In one episode, his wife brings him to the container where the cash is stored totaling approximately $80million.  She says to him “How much is enough?”

In the final episode he admits to her, “I did it for me.”

He avoids prosecution by escaping to a remote cabin in New Hampshire, but his conscience rises from the ashes of his life and he makes steps to put an end to the evil he has perpetrated.  The good that he does in the end no way makes up for all the evil, but it prevents the evil from continuing.

The final vestige of his humanity appears as he throws his body on Jesse to shield him from the bullets firing from the contraption he has built. This was to destroy the evil men that were carrying on the manufacture of Walt’s blue Meth. In the process of shielding Jesse he takes a fatal bullet.  Walt gave his life for Jesse. This is his final redemption.  Selfishness, greed and pride drove his behavior for the two years of the story.  Love and self sacrifice ended it.
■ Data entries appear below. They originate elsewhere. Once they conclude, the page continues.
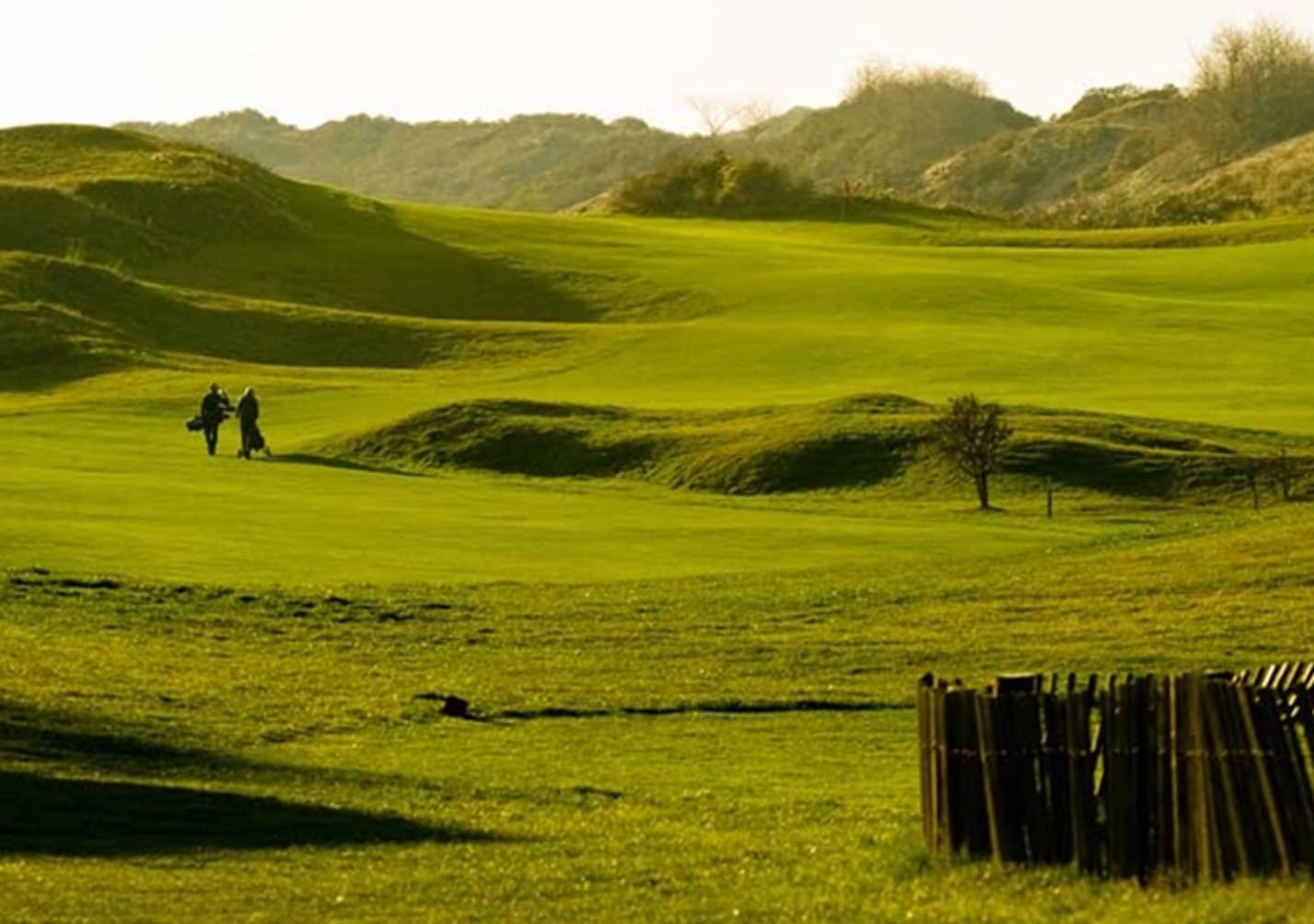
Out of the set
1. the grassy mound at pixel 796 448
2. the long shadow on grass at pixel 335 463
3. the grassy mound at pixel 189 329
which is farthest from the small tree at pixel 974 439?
the grassy mound at pixel 189 329

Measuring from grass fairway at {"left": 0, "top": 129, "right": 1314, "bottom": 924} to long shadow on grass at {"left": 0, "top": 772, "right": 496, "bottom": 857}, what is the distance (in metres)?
0.08

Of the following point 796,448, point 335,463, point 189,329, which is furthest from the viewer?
point 189,329

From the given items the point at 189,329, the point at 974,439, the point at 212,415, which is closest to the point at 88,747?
the point at 974,439

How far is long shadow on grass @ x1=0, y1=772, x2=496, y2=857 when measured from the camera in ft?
65.0

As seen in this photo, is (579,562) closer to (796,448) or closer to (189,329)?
(796,448)

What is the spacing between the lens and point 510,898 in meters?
17.4

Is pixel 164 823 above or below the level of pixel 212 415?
below

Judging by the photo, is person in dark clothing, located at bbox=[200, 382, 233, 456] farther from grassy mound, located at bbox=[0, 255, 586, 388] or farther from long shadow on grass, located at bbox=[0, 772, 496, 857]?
long shadow on grass, located at bbox=[0, 772, 496, 857]

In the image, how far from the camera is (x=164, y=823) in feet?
68.3

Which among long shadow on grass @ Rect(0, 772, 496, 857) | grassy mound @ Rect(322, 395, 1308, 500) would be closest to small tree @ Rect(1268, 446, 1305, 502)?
grassy mound @ Rect(322, 395, 1308, 500)

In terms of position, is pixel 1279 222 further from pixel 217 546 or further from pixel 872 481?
pixel 217 546

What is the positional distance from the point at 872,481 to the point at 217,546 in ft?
57.3

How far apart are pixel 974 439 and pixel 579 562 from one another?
1273 cm

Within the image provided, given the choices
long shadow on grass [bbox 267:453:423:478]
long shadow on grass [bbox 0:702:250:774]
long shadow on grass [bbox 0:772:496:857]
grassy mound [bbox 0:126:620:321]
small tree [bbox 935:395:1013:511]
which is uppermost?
grassy mound [bbox 0:126:620:321]
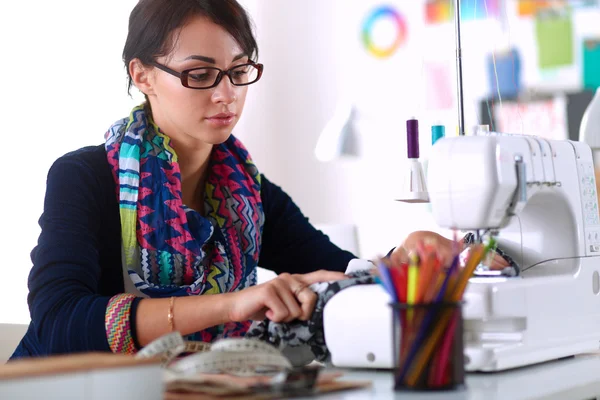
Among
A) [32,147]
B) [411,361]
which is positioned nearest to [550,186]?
[411,361]

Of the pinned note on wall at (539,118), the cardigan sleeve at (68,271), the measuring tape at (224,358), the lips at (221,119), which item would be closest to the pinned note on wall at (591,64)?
→ the pinned note on wall at (539,118)

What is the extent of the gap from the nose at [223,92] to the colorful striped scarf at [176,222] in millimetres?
201

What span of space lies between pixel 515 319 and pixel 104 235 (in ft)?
2.91

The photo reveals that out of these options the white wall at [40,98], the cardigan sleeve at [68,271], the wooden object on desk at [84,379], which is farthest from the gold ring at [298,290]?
the white wall at [40,98]

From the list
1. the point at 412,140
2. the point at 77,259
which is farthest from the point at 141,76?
the point at 412,140

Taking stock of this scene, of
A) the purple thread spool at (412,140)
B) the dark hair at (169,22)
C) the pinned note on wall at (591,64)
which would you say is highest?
the pinned note on wall at (591,64)

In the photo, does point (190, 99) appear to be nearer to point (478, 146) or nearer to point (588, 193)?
point (478, 146)

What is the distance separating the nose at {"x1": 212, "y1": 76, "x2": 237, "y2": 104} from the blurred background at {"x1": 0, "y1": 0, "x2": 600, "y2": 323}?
1.30 meters

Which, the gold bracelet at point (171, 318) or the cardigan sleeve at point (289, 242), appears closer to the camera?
the gold bracelet at point (171, 318)

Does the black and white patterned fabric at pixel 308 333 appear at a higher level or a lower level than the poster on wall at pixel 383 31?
lower

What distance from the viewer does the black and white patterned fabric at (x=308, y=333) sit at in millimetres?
1421

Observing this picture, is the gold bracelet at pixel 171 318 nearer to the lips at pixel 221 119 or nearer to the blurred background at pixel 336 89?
the lips at pixel 221 119

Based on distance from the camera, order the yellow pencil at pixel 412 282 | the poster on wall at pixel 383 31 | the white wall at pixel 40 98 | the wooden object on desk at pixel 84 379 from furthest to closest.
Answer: the poster on wall at pixel 383 31 < the white wall at pixel 40 98 < the yellow pencil at pixel 412 282 < the wooden object on desk at pixel 84 379

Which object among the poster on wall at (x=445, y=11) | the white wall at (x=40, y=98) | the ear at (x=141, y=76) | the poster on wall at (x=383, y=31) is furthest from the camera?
the poster on wall at (x=383, y=31)
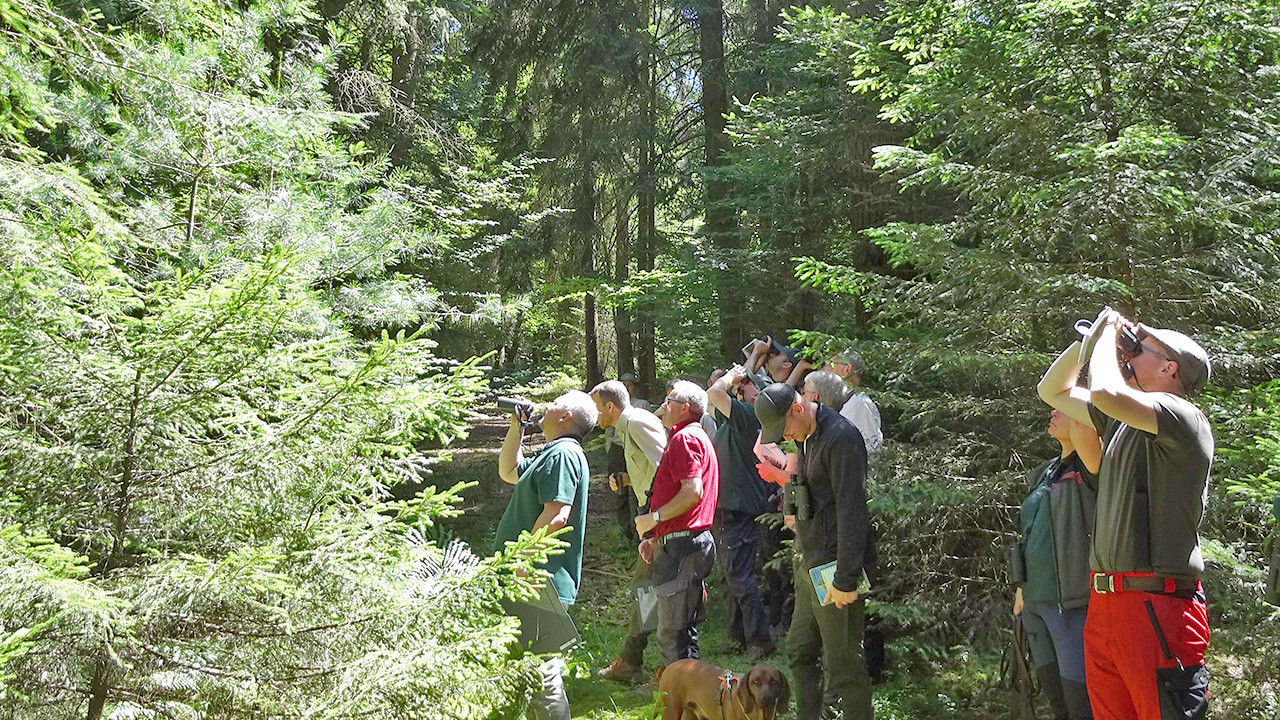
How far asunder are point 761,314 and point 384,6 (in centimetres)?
542

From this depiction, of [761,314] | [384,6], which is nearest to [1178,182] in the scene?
[761,314]

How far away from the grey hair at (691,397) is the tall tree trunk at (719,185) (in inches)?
153

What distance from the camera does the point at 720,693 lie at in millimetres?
4086

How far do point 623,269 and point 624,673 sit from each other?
9889 millimetres

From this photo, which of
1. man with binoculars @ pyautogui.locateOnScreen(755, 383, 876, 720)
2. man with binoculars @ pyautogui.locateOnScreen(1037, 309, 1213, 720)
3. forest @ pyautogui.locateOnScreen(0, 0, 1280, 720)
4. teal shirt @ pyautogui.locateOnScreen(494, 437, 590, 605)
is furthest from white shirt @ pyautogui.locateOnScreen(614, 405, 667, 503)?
man with binoculars @ pyautogui.locateOnScreen(1037, 309, 1213, 720)

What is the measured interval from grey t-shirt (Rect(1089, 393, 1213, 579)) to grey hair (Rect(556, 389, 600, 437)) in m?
2.58

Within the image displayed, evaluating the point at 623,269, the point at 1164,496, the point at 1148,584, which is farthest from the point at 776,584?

This is why we see peace on his face as he lies dead.  Is there salvation for Walter White?  The Bible states that faith in Christ is the road to salvation.  There is nothing to indicate that Walt had  faith in anything but himself, but who knows what happens as a soul passes from death to eternity? Walt was willing to confess to his wife his sin and sacrifice himself for Jesse.  Maybe as he lay dying ,he found the only true source of peace-God Himself.